Could you copy every record below exactly as it stands?
===== Task input =====
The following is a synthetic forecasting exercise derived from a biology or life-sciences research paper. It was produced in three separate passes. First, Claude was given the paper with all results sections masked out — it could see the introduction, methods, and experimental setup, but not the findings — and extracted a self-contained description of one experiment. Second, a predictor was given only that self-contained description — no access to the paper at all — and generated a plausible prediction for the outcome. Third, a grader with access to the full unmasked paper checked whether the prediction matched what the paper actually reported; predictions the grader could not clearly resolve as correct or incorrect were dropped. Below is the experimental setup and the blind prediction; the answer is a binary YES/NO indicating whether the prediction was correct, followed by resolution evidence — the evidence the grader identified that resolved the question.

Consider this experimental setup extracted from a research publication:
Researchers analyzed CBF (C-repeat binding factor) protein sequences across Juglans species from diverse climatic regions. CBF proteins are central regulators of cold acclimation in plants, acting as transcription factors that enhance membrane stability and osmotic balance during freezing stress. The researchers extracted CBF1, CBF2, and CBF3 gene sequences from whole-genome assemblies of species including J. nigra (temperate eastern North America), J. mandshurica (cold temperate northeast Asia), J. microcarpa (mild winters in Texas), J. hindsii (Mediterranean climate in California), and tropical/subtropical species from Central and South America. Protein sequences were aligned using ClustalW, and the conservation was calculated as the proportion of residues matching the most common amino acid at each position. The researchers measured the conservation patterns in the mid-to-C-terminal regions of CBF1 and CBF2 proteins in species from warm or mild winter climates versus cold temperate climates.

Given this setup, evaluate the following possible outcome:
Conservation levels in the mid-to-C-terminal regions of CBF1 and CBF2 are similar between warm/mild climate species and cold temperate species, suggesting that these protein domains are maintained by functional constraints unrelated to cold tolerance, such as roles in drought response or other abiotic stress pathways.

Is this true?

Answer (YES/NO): NO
=====
- **Result for this task**
The following is a synthetic forecasting exercise derived from a biology or life-sciences research paper. It was produced in three separate passes. First, Claude was given the paper with all results sections masked out — it could see the introduction, methods, and experimental setup, but not the findings — and extracted a self-contained description of one experiment. Second, a predictor was given only that self-contained description — no access to the paper at all — and generated a plausible prediction for the outcome. Third, a grader with access to the full unmasked paper checked whether the prediction matched what the paper actually reported; predictions the grader could not clearly resolve as correct or incorrect were dropped. Below is the experimental setup and the blind prediction; the answer is a binary YES/NO indicating whether the prediction was correct, followed by resolution evidence — the evidence the grader identified that resolved the question.

Consider this experimental setup extracted from a research publication:
Researchers analyzed CBF (C-repeat binding factor) protein sequences across Juglans species from diverse climatic regions. CBF proteins are central regulators of cold acclimation in plants, acting as transcription factors that enhance membrane stability and osmotic balance during freezing stress. The researchers extracted CBF1, CBF2, and CBF3 gene sequences from whole-genome assemblies of species including J. nigra (temperate eastern North America), J. mandshurica (cold temperate northeast Asia), J. microcarpa (mild winters in Texas), J. hindsii (Mediterranean climate in California), and tropical/subtropical species from Central and South America. Protein sequences were aligned using ClustalW, and the conservation was calculated as the proportion of residues matching the most common amino acid at each position. The researchers measured the conservation patterns in the mid-to-C-terminal regions of CBF1 and CBF2 proteins in species from warm or mild winter climates versus cold temperate climates.

Given this setup, evaluate the following possible outcome:
Conservation levels in the mid-to-C-terminal regions of CBF1 and CBF2 are similar between warm/mild climate species and cold temperate species, suggesting that these protein domains are maintained by functional constraints unrelated to cold tolerance, such as roles in drought response or other abiotic stress pathways.

Is this true?

Answer (YES/NO): NO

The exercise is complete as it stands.